Saved data entries:
+++

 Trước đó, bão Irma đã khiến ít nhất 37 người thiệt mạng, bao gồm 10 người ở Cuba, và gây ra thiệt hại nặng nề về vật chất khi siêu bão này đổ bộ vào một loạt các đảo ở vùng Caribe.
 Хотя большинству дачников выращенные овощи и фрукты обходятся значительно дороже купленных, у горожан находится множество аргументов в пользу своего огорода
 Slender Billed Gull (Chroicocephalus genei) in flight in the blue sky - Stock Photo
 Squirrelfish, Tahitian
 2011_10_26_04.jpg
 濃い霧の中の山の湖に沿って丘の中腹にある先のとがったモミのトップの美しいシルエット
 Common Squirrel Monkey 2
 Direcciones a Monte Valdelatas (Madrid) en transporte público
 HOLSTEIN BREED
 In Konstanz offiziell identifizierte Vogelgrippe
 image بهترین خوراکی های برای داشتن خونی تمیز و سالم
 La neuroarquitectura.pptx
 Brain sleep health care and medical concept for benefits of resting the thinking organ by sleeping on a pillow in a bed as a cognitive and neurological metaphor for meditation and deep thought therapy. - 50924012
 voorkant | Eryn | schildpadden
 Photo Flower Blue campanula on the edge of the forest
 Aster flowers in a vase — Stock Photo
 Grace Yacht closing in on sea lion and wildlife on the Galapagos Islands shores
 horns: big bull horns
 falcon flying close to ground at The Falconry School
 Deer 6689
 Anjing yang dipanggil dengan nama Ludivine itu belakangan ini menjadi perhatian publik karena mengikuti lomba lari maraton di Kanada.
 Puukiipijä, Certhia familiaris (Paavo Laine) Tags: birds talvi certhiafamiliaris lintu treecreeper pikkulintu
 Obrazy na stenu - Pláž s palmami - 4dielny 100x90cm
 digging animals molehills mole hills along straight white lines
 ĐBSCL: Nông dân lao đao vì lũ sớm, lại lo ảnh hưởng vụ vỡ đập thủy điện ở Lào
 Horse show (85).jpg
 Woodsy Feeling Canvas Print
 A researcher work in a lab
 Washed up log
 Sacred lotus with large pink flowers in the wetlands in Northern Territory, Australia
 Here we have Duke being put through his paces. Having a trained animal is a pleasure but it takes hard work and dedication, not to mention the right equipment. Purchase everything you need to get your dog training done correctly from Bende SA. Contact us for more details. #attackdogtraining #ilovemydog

+++

*TASK BRIEF:*
Lines of the data above that include the string "Photo" must each be copied.

*ANSWER SECTION:*
 Slender Billed Gull (Chroicocephalus genei) in flight in the blue sky - Stock Photo
 Photo Flower Blue campanula on the edge of the forest
 Aster flowers in a vase — Stock Photo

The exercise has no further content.